TT, IN contemporary times, has been hobbled by many challenges. From extreme weather events to soaring crime defined by horrific killings, we are far from idyllic but by no means lost.
Our troubles have, for the most part, braced our resolve and resilience as a people, even if our institutions don’t learn one thing from them.
Covid19, however, is another story. This is the four horsemen of the apocalypse rolled into one. Nations considered more advanced with superior healthcare systems have been overwhelmed, ravaged, shuttered and forced into forced sequestration while covid19 and, in some instances, confused-looking wild animals roam the streets marvelling at their apparent good fortune.
In little old Trini, we’ve found ourselves in a partial lockdown, which sort of has the feel of one of those public holidays no one takes seriously. It’s mostly an as-you-were environment in which a whole lot of people are, apparently, essential.
That’s got to feel good, right? You thought yours was a meaningless job, but now your esteem is getting a good boost. “Phillip gyul, we makin’ ah run by the river to trow some cyad and trow some waist. Ah passin’ fuh yuh!” “Nah boy, ah cyar make...I essential.”
Many seemed amazed that people would interpret #stayathome to mean #ringstovelime. There was a video circulating of riverside revellers dancing around a bubbling pot like witches around a cauldron. They danced frenetically to the apocalypso playing on a small boom box.
A police vehicle on the other side of the shallow stream blared commands to pack up and head home. That only seemed to intensify their revelry. Ah, my Trini people. We give a whole new meaning to the saying “never waste a crisis.”
While some of our people see the partial lockdown as an opportunity to buss ah lime, others questioned other impacts of this wafer-thin edict on their freedom of movement. Who could have guessed that we are a nation so passionate about outdoor exercise, health and fitness? I know there are quite a few people for whom physical exercise is critical to their health regimen, but to rise to the level of national discourse? That was a bit surprising.

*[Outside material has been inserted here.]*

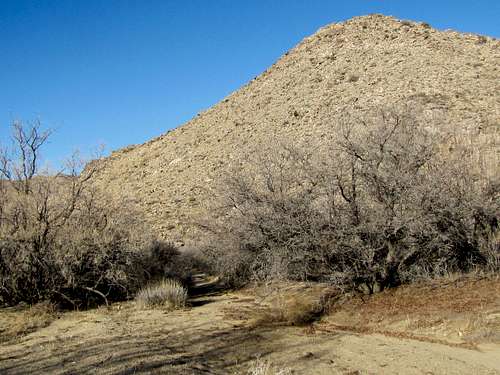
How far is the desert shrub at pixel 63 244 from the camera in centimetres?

The topic was heated enough to cause discomfort in the domestic affairs between the Commissioner of Police and Minister of National Security. It was like a child going to one parent with a request and being denied, then going to the other parent and getting the all-clear, thus sowing the seeds of discord in the family home.
First, you shouldn’t be exercising outdoors at all. No wait – you can exercise in pairs outside; which is it man? Sure, it’s reductive to challenge this apparent passion for health and fitness al fresco with what we know about the legions of “sugar” and hypertension afflicted in this country.
Still, to read about the exercise or not to exercise debate while the drive-through line at Mc Donald’s threatens to loop the building gives good laughs in a time when laughs are hard to come by.
Still, for as many people chafing at the bit to be free of the current “restrictions,” others, it seems, are taking their time at home in stride. There was a news story about a spike in the sales of adult toys with the arrival of covid19. For some people, facing the apocalypse without a formidable rubber dong or one of those dolls that looks perpetually surprised – well that’s just reckless.
By the end of the first week of so-called lockdown the country appeared to be back to business as usual. Though many businesses have done the right thing, even in instances where according to the broad classification of “essential” they would be able to operate freely. This they have done to minimise risk to their customers as well as to themselves.
Even so, as a nation, we’ve not taken on the message of sequestration and the importance of physical distancing. People are still congregating publicly, lines outside of banks and some groceries are practically conga lines and traffic on the roads doesn’t reflect that anything out the ordinary is happening in this country.
Daily news conferences are updating the nation on the march of covid19. For people less malleable and more inquisitive it’s tough to shake the feeling that we aren’t getting the whole story on the impact of this virus.
As such, TT may very well be headed for more painful measures and tragic lessons if we don’t smarten up immediately.